President Jacob Zuma and the Indian Prime Minister Narendra Modi. File picture: Manish Swarup President Jacob Zuma and the Indian Prime Minister Narendra Modi. File picture: Manish Swarup
Pretoria - The South African government seems to be leaning towards supporting India’s controversial bid to join the Nuclear Suppliers Group (NSG), an association of nations which control the trade in nuclear materials and technology, sources have told African News Agency.
India failed in its bid to join the NSG last month because it has acquired nuclear weapons and so is not a member of the 1970 Nuclear Non-proliferation Treaty, NPT.) The NPT is an international instrument which dictates that only the five nuclear powers of that time, may have atomic weapons.
Indian Prime Minister Narendra Modi is visiting South Africa for the first time this week and it is believed he will ask President Jacob Zuma to back India’s bid to join the NSG.
Sources say Modi will try to persuade Zuma that India only wants to join the NSG to acquire materials and technology for its peaceful, civilian nuclear power plants – and not its nuclear weapons programme.
In 2006, using that argument, the US persuaded the NSG to grant India an exemption which enabled it to buy such technology; Now India wants permanent membership of the NSG.
International Relations and Cooperation Minister Maite Nkoana-Mashabane was asked on Monday if she expected Modi to lobby Zuma for support and whether he would give it.
She noted that today all members of the NSG were also members of the NPT, but the added that in the one-on-meeting which Zuma and Modi would have this week, the NSG could come up.
Official South African sources say Pretoria is leaning towards backing Modi’s bid, because of South Africa’s strong friendship with India, including through their mutual members of alliances such as Brics (the Brazil, Russia, India, China and South Africa forum) and IBSA (the India, Brazil and South Africa forum)
However many disarmament advocates, including some in government, oppose India joining the NSG because they believe this will create a dangerous precedent that will undermine the NPT and encourage nuclear proliferation.
SA officials are also suggesting that the election of a new chairperson of the African Union Commission, which is scheduled to happen at the AU summit in Kigali, Rwanda on July 17 and 18, will be postponed until the next summit in January next year.
South Africa’s Nkosazana Dlamini-Zuma, who took the chair in 2012, has decided not to seek a second term and so is due to retire next month so AU leaders needed to find a replacement before that.
However officials have said that there is a widespread feeling that none of the three candidates who have been nominated are up to par and that a hunt is under way for a new candidate.
The three are from Equatorial Guinea, nominated by central Africa, from Uganda, nominated by east Africa and Botswana’s foreign minister Pelonomi Venson-Motoi, nominated by the Southern African Development Community (Sadc).
Sadc argues that since Dlamini Zuma is not serving a second term, Sadc is entitled to hold the post for the next four years.
However officials say Ecowas (Economic Community of West African States) has just written to the AU saying it cannot support Venson-Motoi, as her president Ian Khama hardly ever attends AU summits.
Other AU regions oppose her candidacy because they don’t like Khama’s foreign policy, including his vocal support for the International Criminal Court – which is a pariah to the AU – and for generally pro-Western views.
Ecowas has asked for the elections for the AU Commission chair and all other positions on the AU Commission, to be postponed until the next summit to allow time to find new candidates.
AU experts say it will require a two-thirds vote of leaders at the Kigali summit to postpone the elections.
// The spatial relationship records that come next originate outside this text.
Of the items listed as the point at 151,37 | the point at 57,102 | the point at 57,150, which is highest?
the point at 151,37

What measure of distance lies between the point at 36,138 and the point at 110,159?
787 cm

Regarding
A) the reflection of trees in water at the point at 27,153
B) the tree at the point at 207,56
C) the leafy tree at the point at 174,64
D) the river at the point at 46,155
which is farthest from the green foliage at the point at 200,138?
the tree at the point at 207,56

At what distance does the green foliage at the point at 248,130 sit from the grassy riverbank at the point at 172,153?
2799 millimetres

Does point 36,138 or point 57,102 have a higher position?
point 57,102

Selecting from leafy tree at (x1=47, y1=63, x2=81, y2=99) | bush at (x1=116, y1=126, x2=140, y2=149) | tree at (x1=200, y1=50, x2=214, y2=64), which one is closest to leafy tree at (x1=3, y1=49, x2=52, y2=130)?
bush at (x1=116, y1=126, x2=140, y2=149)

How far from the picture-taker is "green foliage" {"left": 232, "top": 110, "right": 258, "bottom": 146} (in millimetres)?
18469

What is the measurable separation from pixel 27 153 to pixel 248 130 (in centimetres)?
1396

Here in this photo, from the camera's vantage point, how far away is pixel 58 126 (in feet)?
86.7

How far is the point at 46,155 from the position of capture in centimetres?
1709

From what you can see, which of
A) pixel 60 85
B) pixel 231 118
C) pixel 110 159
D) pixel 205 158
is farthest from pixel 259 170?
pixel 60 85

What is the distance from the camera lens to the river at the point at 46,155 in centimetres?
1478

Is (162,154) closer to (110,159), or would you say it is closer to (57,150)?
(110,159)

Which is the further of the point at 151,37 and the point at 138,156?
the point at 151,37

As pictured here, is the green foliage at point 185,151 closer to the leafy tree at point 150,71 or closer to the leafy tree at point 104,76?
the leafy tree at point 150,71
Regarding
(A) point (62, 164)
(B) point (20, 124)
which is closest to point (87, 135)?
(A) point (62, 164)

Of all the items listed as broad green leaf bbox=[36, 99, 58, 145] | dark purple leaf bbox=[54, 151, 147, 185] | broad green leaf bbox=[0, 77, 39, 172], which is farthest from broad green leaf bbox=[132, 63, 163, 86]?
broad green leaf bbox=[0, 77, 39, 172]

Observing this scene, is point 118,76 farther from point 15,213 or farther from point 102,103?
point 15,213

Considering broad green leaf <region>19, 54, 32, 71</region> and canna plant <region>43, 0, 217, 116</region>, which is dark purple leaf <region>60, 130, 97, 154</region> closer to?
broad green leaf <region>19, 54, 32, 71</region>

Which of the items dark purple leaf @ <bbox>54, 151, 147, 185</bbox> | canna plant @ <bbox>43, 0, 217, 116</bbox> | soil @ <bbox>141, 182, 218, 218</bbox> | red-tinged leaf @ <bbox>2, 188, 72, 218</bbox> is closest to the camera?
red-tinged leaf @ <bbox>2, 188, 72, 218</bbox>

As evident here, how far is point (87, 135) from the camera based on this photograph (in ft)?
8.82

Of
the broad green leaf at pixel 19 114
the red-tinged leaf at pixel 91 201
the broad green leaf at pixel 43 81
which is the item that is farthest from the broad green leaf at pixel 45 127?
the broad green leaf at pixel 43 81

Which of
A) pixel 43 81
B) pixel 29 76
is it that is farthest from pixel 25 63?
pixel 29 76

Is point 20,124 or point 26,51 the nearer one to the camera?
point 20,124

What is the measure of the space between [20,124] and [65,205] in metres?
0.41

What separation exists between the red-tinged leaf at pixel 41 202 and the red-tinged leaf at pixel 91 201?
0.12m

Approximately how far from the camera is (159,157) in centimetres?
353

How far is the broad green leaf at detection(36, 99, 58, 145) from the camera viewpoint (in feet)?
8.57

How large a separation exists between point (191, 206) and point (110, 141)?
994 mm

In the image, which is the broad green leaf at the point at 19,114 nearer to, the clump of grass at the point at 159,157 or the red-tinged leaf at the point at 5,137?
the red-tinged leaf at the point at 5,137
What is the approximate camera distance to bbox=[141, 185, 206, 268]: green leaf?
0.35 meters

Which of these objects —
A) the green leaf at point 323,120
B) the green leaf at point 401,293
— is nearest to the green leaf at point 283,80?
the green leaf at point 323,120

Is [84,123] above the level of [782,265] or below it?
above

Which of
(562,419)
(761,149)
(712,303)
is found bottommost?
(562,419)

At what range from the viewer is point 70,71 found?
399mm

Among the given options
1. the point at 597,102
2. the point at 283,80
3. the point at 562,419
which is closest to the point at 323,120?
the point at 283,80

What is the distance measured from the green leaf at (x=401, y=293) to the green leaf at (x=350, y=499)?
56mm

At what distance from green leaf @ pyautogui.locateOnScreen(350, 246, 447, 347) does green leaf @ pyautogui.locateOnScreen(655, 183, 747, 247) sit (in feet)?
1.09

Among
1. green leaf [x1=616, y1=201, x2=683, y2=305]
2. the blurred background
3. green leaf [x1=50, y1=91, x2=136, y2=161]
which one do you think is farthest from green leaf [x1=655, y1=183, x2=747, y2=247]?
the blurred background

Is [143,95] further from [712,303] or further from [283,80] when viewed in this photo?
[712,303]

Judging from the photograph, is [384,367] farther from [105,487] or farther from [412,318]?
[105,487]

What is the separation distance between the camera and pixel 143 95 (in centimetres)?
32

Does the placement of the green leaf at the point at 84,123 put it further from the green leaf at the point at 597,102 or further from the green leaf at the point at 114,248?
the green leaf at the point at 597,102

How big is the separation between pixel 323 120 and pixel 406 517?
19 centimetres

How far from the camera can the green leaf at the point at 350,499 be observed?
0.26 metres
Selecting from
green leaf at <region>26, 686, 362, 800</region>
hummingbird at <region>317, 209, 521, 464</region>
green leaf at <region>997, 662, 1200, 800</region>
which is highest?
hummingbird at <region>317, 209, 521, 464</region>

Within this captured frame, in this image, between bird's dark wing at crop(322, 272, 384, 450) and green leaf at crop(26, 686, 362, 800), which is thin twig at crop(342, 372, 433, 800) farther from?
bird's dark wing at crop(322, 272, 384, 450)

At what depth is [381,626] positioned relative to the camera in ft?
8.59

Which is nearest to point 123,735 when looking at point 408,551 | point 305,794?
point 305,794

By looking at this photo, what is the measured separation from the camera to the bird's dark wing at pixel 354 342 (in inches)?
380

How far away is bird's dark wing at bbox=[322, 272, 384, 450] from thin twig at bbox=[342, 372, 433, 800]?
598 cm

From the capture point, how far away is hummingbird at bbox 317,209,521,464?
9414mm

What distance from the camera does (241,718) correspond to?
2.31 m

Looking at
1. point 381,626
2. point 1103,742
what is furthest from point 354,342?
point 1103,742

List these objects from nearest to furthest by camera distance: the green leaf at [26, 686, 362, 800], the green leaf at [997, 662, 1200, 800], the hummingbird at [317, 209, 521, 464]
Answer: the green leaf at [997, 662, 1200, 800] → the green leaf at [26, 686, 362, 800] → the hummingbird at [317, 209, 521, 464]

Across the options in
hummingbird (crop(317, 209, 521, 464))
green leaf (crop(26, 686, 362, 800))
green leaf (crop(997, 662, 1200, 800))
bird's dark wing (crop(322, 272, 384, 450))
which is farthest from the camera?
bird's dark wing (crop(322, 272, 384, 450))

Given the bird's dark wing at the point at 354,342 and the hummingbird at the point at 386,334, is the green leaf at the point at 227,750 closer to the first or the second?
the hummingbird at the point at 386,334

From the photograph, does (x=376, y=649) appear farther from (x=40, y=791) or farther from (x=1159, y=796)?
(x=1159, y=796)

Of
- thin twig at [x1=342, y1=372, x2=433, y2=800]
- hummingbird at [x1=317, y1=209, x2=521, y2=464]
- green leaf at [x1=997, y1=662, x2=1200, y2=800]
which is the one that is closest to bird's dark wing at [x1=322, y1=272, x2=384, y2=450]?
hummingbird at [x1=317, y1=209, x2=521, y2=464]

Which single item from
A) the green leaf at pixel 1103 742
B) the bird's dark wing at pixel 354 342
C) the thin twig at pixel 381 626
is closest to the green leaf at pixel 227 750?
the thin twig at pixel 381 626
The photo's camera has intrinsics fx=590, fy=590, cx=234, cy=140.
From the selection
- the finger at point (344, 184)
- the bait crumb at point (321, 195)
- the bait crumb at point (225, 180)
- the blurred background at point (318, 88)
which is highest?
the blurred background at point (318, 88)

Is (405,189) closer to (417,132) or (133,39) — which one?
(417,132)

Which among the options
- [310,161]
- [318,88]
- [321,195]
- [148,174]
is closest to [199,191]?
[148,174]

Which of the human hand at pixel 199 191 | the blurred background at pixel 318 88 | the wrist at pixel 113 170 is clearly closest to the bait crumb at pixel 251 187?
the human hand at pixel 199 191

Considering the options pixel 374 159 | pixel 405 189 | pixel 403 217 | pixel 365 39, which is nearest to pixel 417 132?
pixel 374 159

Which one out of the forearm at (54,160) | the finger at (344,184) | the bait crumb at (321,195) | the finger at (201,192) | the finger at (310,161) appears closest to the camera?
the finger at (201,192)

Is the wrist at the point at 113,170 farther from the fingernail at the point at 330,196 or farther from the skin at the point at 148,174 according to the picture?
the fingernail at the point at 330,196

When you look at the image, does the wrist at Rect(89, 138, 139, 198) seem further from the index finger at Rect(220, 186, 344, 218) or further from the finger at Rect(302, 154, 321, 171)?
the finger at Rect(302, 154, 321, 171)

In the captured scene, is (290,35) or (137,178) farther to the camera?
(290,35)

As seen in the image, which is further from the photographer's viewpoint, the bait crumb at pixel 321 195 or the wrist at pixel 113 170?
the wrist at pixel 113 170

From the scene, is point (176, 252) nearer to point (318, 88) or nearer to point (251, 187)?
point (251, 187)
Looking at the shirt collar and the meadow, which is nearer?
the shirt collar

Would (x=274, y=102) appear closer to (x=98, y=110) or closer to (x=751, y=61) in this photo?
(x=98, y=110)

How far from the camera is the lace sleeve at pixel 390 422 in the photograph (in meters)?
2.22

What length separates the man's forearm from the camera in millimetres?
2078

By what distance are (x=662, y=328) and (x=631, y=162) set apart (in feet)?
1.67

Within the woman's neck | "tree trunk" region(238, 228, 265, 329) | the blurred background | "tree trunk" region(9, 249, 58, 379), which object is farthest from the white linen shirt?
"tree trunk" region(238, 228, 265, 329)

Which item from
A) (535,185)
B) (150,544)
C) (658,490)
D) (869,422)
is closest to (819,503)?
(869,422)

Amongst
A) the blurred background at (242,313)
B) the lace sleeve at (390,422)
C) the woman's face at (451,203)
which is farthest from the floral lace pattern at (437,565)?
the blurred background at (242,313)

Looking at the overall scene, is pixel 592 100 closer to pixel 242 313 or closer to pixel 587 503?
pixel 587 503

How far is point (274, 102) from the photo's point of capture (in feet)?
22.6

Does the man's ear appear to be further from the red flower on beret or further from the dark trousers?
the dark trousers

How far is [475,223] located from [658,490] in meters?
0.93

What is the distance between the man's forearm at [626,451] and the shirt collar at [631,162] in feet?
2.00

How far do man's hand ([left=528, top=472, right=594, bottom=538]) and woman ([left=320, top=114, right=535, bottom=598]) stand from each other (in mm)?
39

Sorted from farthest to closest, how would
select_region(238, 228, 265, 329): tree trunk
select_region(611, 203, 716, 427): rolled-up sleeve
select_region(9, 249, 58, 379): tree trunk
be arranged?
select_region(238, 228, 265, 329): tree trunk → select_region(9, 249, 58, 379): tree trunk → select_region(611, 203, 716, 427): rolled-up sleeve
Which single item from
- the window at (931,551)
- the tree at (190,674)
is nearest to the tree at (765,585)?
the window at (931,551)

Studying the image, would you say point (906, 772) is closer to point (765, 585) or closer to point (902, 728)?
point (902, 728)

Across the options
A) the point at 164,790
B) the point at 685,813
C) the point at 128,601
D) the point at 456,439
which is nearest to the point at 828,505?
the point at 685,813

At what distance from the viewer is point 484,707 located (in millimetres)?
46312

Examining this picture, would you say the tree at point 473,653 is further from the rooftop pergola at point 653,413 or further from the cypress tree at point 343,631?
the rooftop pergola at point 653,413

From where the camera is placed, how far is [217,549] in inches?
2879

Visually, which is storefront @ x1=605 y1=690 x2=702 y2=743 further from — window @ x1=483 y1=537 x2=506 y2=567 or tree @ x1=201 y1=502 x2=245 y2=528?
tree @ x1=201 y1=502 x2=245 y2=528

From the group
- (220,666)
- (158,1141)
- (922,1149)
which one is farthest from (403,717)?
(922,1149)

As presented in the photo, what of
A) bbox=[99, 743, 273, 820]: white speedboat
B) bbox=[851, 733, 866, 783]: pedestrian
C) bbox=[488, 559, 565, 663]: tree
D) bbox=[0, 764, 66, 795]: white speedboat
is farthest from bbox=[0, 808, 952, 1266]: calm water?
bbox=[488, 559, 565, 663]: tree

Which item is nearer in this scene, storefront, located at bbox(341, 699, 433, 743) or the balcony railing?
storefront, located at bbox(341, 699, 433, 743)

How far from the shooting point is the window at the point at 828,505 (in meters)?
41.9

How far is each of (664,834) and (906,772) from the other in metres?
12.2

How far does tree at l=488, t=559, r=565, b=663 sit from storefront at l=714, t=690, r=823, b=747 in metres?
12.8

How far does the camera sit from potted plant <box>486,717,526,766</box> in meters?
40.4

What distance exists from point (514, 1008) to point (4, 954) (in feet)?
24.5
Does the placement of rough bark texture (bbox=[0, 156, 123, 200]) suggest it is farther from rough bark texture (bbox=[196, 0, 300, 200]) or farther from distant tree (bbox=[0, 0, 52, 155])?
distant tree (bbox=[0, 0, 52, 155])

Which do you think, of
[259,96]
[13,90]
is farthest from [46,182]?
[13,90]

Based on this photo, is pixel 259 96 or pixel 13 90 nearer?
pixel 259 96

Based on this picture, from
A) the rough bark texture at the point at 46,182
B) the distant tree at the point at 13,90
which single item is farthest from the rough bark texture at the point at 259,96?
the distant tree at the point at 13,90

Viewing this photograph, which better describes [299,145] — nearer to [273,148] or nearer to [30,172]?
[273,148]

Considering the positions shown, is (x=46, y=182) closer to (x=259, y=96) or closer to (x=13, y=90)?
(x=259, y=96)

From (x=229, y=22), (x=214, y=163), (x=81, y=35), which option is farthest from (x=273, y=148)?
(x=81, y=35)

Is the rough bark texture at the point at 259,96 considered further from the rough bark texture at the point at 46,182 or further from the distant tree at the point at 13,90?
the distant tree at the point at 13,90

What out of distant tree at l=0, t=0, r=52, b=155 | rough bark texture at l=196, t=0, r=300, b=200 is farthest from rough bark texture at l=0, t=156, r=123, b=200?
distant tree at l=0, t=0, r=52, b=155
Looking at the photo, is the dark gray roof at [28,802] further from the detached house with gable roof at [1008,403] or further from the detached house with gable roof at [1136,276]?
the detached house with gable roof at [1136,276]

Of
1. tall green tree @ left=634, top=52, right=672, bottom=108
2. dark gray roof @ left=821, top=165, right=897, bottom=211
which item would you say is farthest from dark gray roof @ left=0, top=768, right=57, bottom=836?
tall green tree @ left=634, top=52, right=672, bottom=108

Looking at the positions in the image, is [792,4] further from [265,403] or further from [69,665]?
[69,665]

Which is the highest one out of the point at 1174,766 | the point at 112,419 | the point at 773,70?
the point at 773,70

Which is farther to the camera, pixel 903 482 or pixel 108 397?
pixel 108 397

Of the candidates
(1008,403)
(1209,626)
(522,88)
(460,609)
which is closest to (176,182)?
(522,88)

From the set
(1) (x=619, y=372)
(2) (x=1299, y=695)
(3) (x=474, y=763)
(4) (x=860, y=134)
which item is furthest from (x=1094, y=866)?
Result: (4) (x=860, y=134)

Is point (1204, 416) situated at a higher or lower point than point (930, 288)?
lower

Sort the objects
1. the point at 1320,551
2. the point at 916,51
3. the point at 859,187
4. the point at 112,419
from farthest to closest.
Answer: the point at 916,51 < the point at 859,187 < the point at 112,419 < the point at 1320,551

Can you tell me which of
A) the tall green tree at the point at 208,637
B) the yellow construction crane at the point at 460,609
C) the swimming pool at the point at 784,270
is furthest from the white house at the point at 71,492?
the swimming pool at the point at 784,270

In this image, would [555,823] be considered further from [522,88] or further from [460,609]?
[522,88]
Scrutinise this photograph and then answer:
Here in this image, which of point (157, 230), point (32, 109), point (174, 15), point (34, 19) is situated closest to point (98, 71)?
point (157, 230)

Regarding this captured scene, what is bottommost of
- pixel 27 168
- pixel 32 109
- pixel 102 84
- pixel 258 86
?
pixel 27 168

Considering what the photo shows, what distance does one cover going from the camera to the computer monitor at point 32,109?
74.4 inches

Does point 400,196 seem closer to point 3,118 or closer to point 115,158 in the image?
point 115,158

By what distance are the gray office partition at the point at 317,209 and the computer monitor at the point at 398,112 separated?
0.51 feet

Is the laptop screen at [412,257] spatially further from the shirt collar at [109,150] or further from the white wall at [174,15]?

But SA officials expect it will happen.
Nkoana-Mashabane said she knew nothing about these developments and insisted that as a loyal member of Sadc, “South Africa is fully behind our Sadc candidate.”
She also announced that Zuma will undertake a state visit to France on July 11 to meet President Francois Hollande and to preside with him over the centenary commemoration of the World War 2 Battle of Delville Wood in France where hundreds of South African soldiers died.
Nkoana-Mashabane noted that in preparation for the centenary celebrations, the Delville Wood memorial had been transformed to recognise the historical role played by black South African soldiers in both world wars.
The minister ducked a question about whether Zuma and Hollande would discuss France’s bid to build SA’s proposed 9 600 megawatt nuclear power plant fleet.
But the nuclear bid is sure to be on the table.
The minister also dodged a question about the impact of Brexit on South Africa and the region.
“We don’t know about Brexit. We saw it on TV,” she said, adding that “we have heard it will have a negative impact on our trade with a number of countries of that region”.